Some guys never learn. Well, jail can be a very effective classroom. And make no mistake, Chris Brown could definitely end up behind bars. Even his lawyer seems to think so at this point.

Chris suffered two huge setbacks last week: Rihanna agreed to testify and the judge rejected Geragos' motion to examine police records related to that evidence photo of Rihanna that was leaked to TMZ. When a reporter asked Geragos if he was sure he could keep Chris out of prison, Geragos dodged the question saying, "I'm not going to address any of that."

LAMBERT MANS UP!
I'm not much of an American Idol fan so I haven't been caught up in the whole Kris Allen vs. Allen Lambert "controversy." But I really admire the way Lambert carries himself. While the general consensus is that Lambert is gay, he has steadfastly refused to discuss his sexual orientation. When the question was put to him the umpteenth time a few days ago, Lambert said, "Calm down (and) keep speculating."
See, that's cool. Everybody's entitled to their personal business and no one should have to put their private lives on front street just because they've achieved fame as an entertainer. Sexual orientation has nothing to do with Adam Lambert - or any other performer, for that matter - being able to touch audiences with a heartfelt performance. So, if you like an artist's singing, rapping, acting, etc. just dig on the performance and don't trip off of which consenting adults they may or may not be kickin' it with when they're out of the spotlight.

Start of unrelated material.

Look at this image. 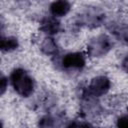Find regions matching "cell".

It's like the old joke that Richard Pryor used to tell about heavyweight boxer Leon Spinks. Pryor said that mocking Spinks for his supposed lack of intelligence was unfair because, as a boxer, Spinks' job was to knock guys out, not to perform brain surgery.

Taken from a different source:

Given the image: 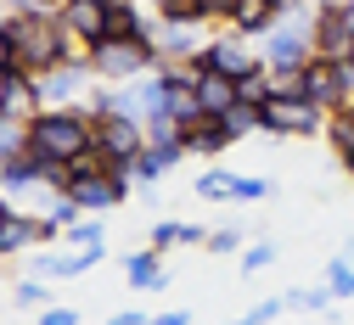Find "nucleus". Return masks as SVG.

Lambert said something else recently that was extremely cool. He said he was proud of being different and he urged young people who are having a hard time fitting in with other kids to stop worrying about trends and the crowd. Lambert said, "It's a really, really cool thing to be able to show people that you can be yourself, and you should be proud of yourself, and you should own who you are and what you're about, and never make apologies for it."

Right on, right on, right on!
We give a lot of lip service in this society about individuality, but the fact is that our culture really values and enforces conformity. Everywhere we turn there are socio-economic, political, ethnic, religious and - worst of all - commercial forces pressuring us to think, speak and behave according to certain pre-determined limits. If we go outside of those we risk ridicule, isolation and even attack. That leads to a lot of us hiding or suppressing parts of ourselves out of the realistic fear that we will be punished for being different.

That's grossly unfair and it frequently leads to tragic consequences.
So, when Adam Lambert says he wants to help people be proud and unapologetic about their uniqueness I have to give him a one-man standing ovation!

Thanks for listening. I'm Cameron Turner and that's my Two Cents! THINK! IT AIN'T ILLEGAL YET!